American lawyer & politician (1862–1913)

Maxwell Evarts (November 15, 1862 – October 7, 1913) was an American lawyer and politician.

== Early life and education ==
Maxwell Evarts was born on November 15, 1862, in New York City, the youngest of the twelve children of Helen Minerva (Wardner) and William M. Evarts. He attended St. Paul's School, Concord, New Hampshire. He graduated from Yale College, 1884, where he was a member of Skull and Bones. After graduation, he studied for two years at Harvard Law School, and was then in the law office of Seward, DaCosta & Guthrie until summer 1889.

== Career ==
In 1890 he was appointed an assistant United States attorney for the Southern District of New York. He held this office two years, after which he entered the law department of the Southern Pacific Railroad Co. He was counsel to the Southern Pacific Railroad and Union Pacific Railroad, along with co-general counsel Robert Scott Lovett, and for E. H. Harriman. In 1904 he was elected a director of the Southern Pacific Railroad, for several years was an attorney of the Harriman system, and in October 1910 he was made general counsel of the Oregon Short Line and the Oregon Railroad and Navigation Co. Upon the separation of the Union Pacific and Southern Pacific Railroads he became general counsel of the Southern Pacific Co. He was also a director of the Pacific Mail Steamship Co. and the Union Pacific Land Co. He represented Wong Kim Ark in his lawsuit to gain recognition as a U.S. citizen. The Supreme Court sided with Evarts, establishing birthright citizenship as a right.
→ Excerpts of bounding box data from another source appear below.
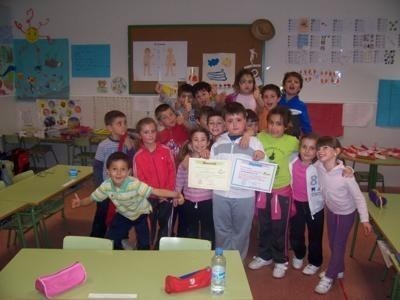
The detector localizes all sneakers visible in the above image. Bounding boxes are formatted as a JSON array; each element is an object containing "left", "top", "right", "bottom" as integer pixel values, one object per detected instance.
[
  {"left": 272, "top": 262, "right": 288, "bottom": 278},
  {"left": 318, "top": 267, "right": 344, "bottom": 280},
  {"left": 302, "top": 263, "right": 320, "bottom": 275},
  {"left": 248, "top": 255, "right": 272, "bottom": 269},
  {"left": 314, "top": 276, "right": 333, "bottom": 295},
  {"left": 292, "top": 255, "right": 304, "bottom": 269}
]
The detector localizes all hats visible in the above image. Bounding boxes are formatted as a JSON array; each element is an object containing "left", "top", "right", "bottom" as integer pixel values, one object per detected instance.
[{"left": 251, "top": 19, "right": 275, "bottom": 40}]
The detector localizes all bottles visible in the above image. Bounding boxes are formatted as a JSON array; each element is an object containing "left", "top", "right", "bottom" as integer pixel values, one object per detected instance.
[{"left": 210, "top": 247, "right": 226, "bottom": 297}]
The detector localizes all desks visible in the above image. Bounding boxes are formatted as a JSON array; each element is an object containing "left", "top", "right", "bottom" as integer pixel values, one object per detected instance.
[
  {"left": 0, "top": 164, "right": 96, "bottom": 254},
  {"left": 0, "top": 199, "right": 29, "bottom": 262},
  {"left": 350, "top": 191, "right": 399, "bottom": 300},
  {"left": 339, "top": 144, "right": 399, "bottom": 193},
  {"left": 0, "top": 248, "right": 253, "bottom": 300}
]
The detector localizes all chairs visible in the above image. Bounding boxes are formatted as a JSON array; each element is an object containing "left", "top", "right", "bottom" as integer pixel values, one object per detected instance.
[
  {"left": 159, "top": 237, "right": 212, "bottom": 251},
  {"left": 62, "top": 236, "right": 113, "bottom": 250}
]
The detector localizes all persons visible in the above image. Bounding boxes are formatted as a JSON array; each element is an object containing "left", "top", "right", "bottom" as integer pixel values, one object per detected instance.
[
  {"left": 254, "top": 84, "right": 281, "bottom": 132},
  {"left": 278, "top": 72, "right": 312, "bottom": 137},
  {"left": 174, "top": 83, "right": 193, "bottom": 126},
  {"left": 70, "top": 152, "right": 184, "bottom": 250},
  {"left": 200, "top": 102, "right": 265, "bottom": 268},
  {"left": 91, "top": 110, "right": 135, "bottom": 237},
  {"left": 244, "top": 108, "right": 259, "bottom": 134},
  {"left": 289, "top": 135, "right": 354, "bottom": 275},
  {"left": 192, "top": 81, "right": 217, "bottom": 111},
  {"left": 224, "top": 69, "right": 256, "bottom": 112},
  {"left": 312, "top": 136, "right": 371, "bottom": 295},
  {"left": 154, "top": 103, "right": 191, "bottom": 165},
  {"left": 173, "top": 127, "right": 214, "bottom": 249},
  {"left": 248, "top": 106, "right": 299, "bottom": 277},
  {"left": 132, "top": 117, "right": 176, "bottom": 246},
  {"left": 200, "top": 112, "right": 254, "bottom": 159},
  {"left": 183, "top": 106, "right": 214, "bottom": 153}
]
He was an organizer of the State National Bank of Windsor, which included Vermont State Treasurer John L. Bacon as cashier. He was also vice-president of the Windsor Machine Co., half owner of the Amsden (Vt.) Lime Co., president of the Vermont State Fair Association, a governor of the Morgan Horse Club, and president of the Vermont Fish and Game League. He was a member of the Vermont House of Representatives in 1906.

== Personal life ==
Evarts – on April 23, 1891, in Manhattan, New York – married Margaret Allen Stetson (1866–1937), daughter of Charles Augustus Stetson and Josephine Brick. They had four daughters and a son. He was the son of William M. Evarts, the grandson of Jeremiah Evarts and Allen Wardner, and the great-grandson of Roger Sherman.

Evarts died on October 7, 1913, in Windsor, Vermont.